Из Севастополя папа поехал в Симферополь и дальше, а нас с мамой, Идой и няней отправил в карете с Антоном на козлах в Бахчисарай, где мы провели более двух недель в ханском дворце.
Чудесен Бахчисарай. До сих пор он был чудесен, хотя жизнь, кипевшая когда-то вокруг ханов, сменилась мертвым сном. Семья смотрителя дворца Шостак, садовник и караульщики тщательно оберегали дворец, но едва оживляли эту затихшую усадьбу крымских ханов с великолепными садами среди татарского селения, лачуги которого лепились по склону гор, спускаясь в глубину лощины.
Жарко пекло майское солнце.

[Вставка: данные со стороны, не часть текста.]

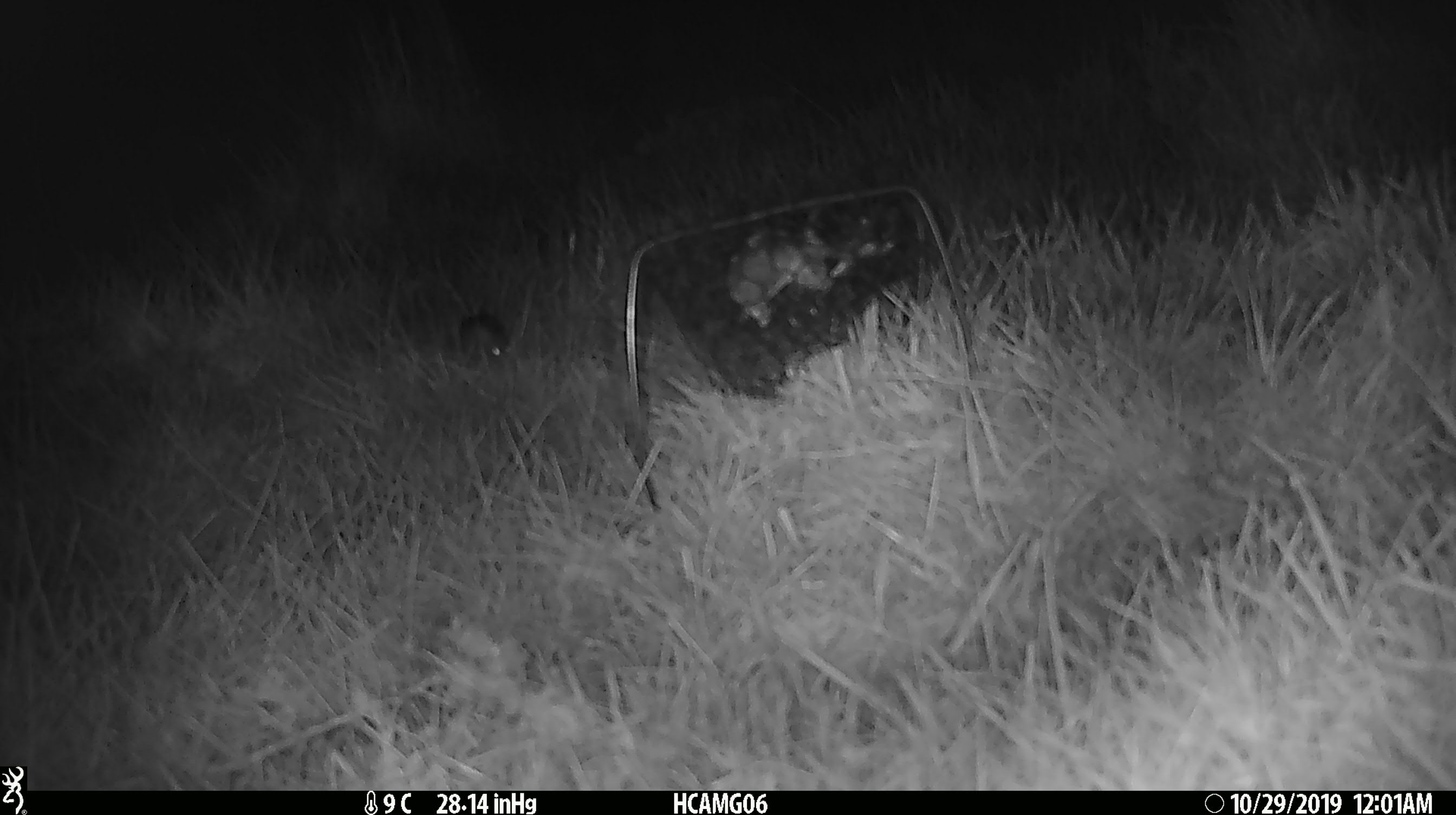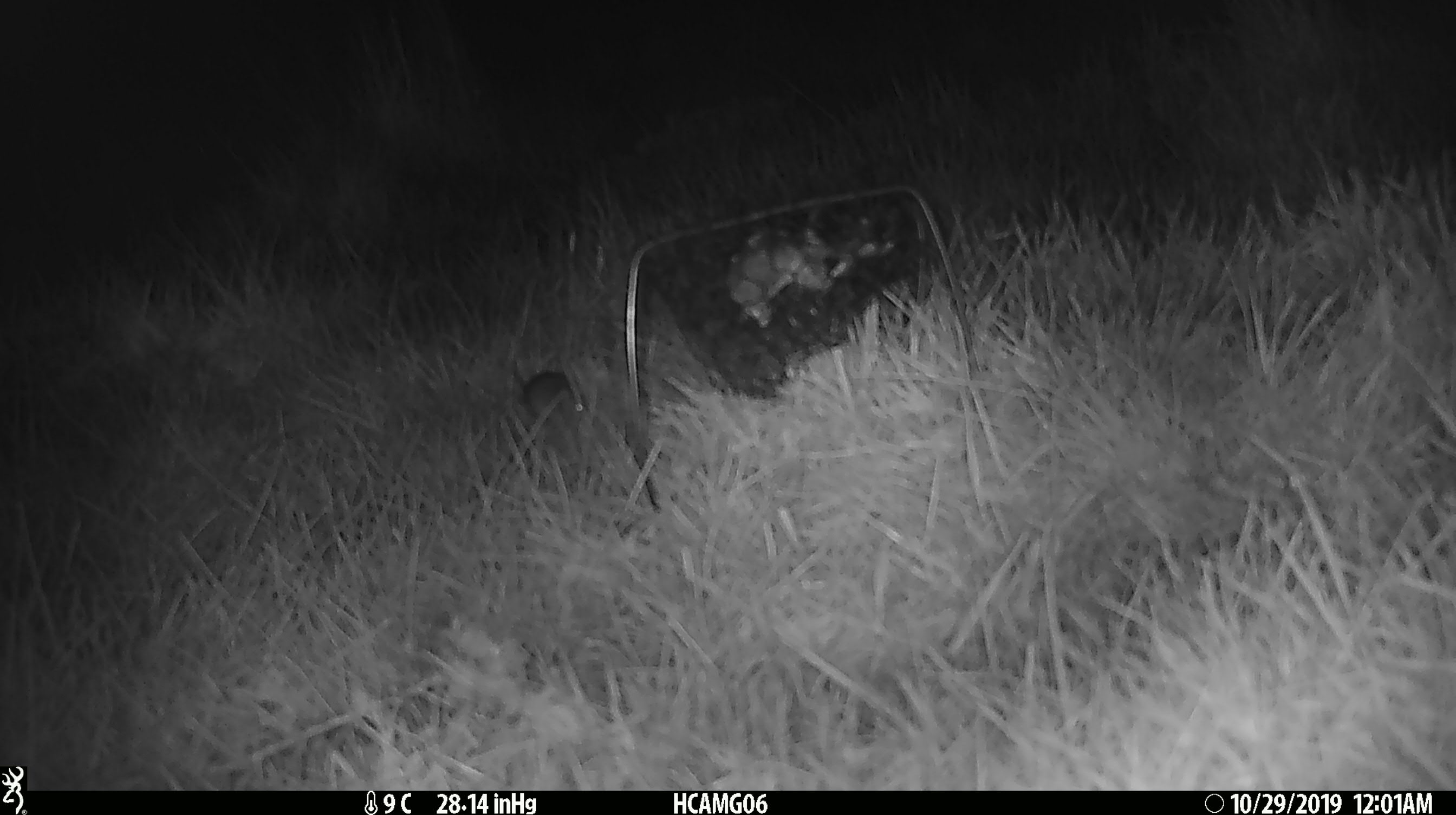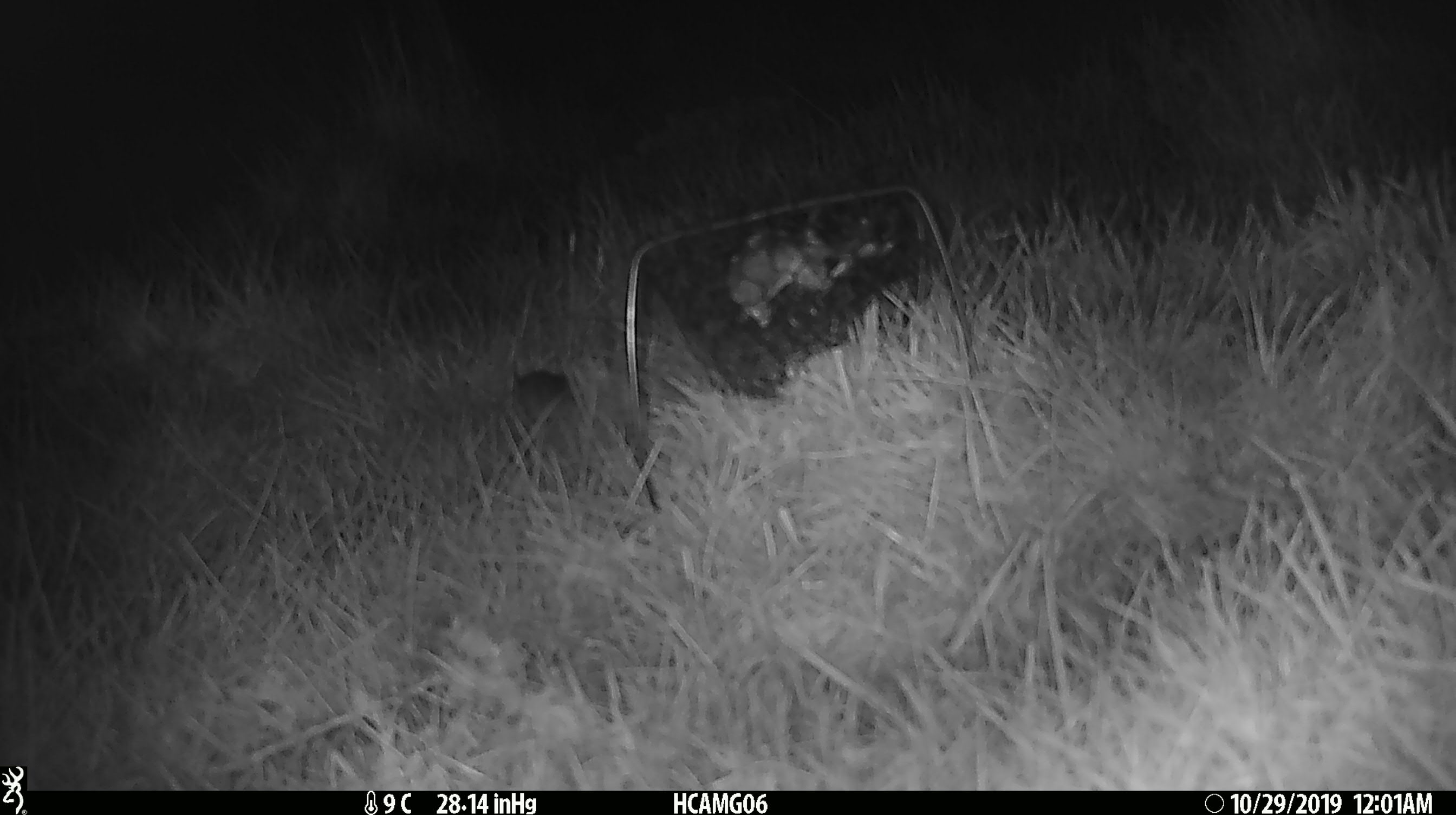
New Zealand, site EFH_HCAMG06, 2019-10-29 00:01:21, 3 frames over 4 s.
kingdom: Animalia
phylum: Chordata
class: Mammalia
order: Rodentia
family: Muridae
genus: Mus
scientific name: Mus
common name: mouse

Но под тенью столетних каштанов в полном цвету, аллеями пересекавшими лужайки внутреннего громадного двора, было прохладно, и невыразимо хорошо. Мама весь день сидела с книгой или с работой в этих аллеях, а меленькая Оленька с няней играла возле нее в песочек. Мы же с Лелей приставали к Иде "пойдем гулять"! Особенно интересовали нас горы и громадный камень на одной из них. Камень этот точно катился, чтобы раздавить татарские лачуги у подошвы горы, и вдруг раздумал, остановился, даже врос и повис, как постоянная угроза Бахчисараю.
Мы часто ходили вокруг этого камня и допрашивали: почему он такой большой? Больше дома. Почему он не катится дальше, и кто его сюда прикатил. Бог с неба бросил? А почему так много раковин на самой вершине каменистых, бесплодных гор. Мама говорила, что Черное море их покрывало, но как же могло море подняться на горы? Ни Ида, ни Муси, молодой татарин в национальном костюме, всюду сопровождавший нас, не давали нам ответа. Маму даже утомляла наша любознательность, а Ида подчас и ворчала. Особенно же мы приставали к Шостак, дочери смотрителя. Она часто заходила к нам и показывала нам достопримечательности ханского дворца. Но поведет ли она нас в сад к купальням хана, начинались вопросы -- что такое ханши, зачем у хана много жен? Поднималась ли она с нами на хоры ханской мечети, мы жались к ней, цеплялись за платье. Внизу в мечети татары выли, стоя на коленях, и призывали Аллаха! Зачем они воют? Почему они сбросили свои туфли? Кто такой Аллах?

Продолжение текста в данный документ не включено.